Back in 2015, the future president of the United States, Donald Trump, was announcing his candidacy earlier than everyone else. One of the first election promises was to change or dismiss the North American Free Trade Agreement altogether. To his view, this act represented one of the few errors of the American people. Fast-forward to present day, Trump administration has invited Mexico and Canada to renegotiate NAFTA later this year.
USTR Has to Investigate the Matter in Order to Renegotiate NAFTA
However, this process is more complex than some simple meeting between representatives. Before commencing negotiations, the United States has the obligation to get informed on the matter. First of all, the United States Trade Representative or USTR is going to commence an investigation. The Administration has to take public input and both chambers of Congress into consideration for this research.
Therefore, USRT has already started to ask for comments on negotiating themes for Canada and Mexico regarding general but also product-specific targets. Moreover, the representative is also compiling a list of measures that should act as guiding points in meetings. Some of these are related to trade and customs facilitation, changes in rules of procedure, limitations on trade, and government procurement.

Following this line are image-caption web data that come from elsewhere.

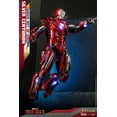 thumbnail image 5 of Silver Centurion Diecast (Armor Suit Up Version) (MMS618D43), 5 of 6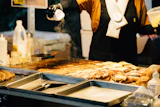 Meet the food lineup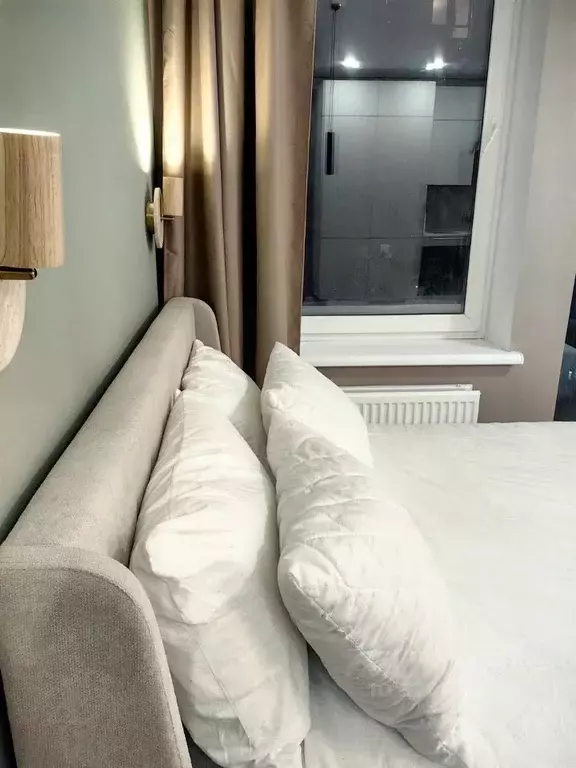 Студия Москва Новоостаповская ул., 20 (30.0 м) - Фото 2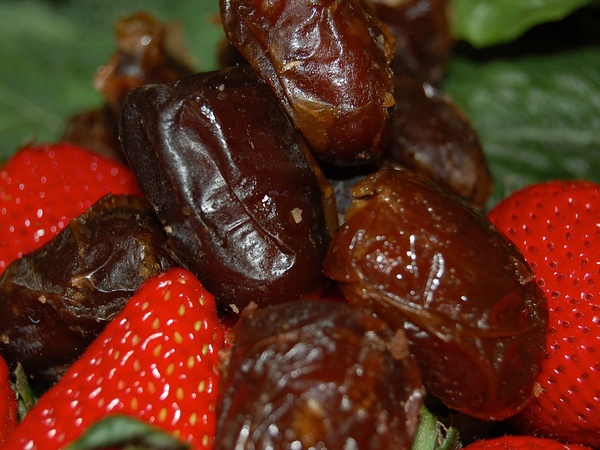 News_Joel_vegan out_berries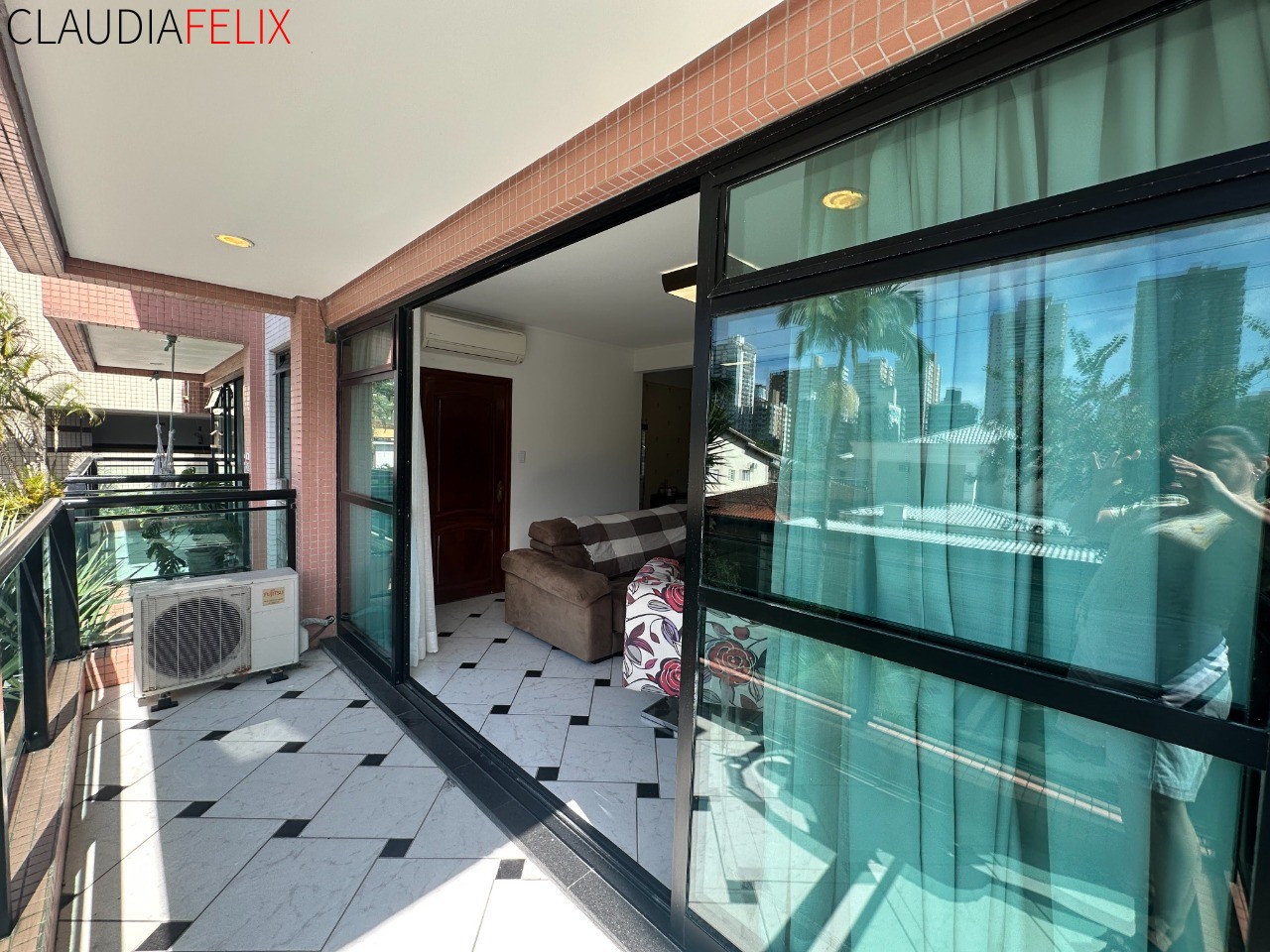 Apartamento, 3 quartos, 122 m² - Foto 5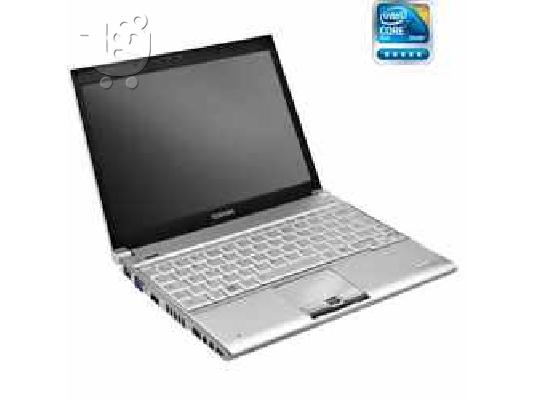 PoulaTo: (Toshiba Portege R600-10U (3G) Windows Vista Business + Windows XP Professional) LAP TOP
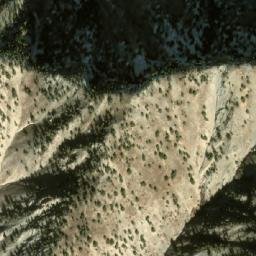 Satellite imagery of Kōṯ Khān Gul, AF
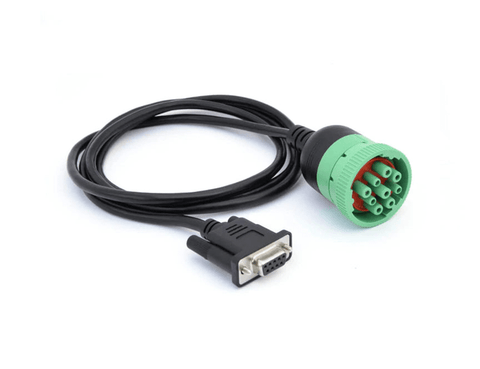 J1939-to-DB9 Adapter Cable (Deutsch 9-Pin, Type 2)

The 25-Year-Old Act Doesn’t Benefit Employees as Well as It Should
Commerce Secretary Wilbur Ross is going to have a leading role in this historic event of changing the 25-year-old trade act. He suggested that America, Canada, and Mexico are to renegotiate NAFTA later this year. However, first things first, Ross is looking for a public participation process to offer feedback on changes to the act.
The main complaints NAFTA drew on itself are targeting the common workers. While this trade act was supposed to come as a beneficial opportunity for all citizens of the three countries, what it actually did was to propel only large companies forward. As a result of its influence, 2 million farm households in Mexico had to leave their land behind and forced to come to U.S. to provide for their families.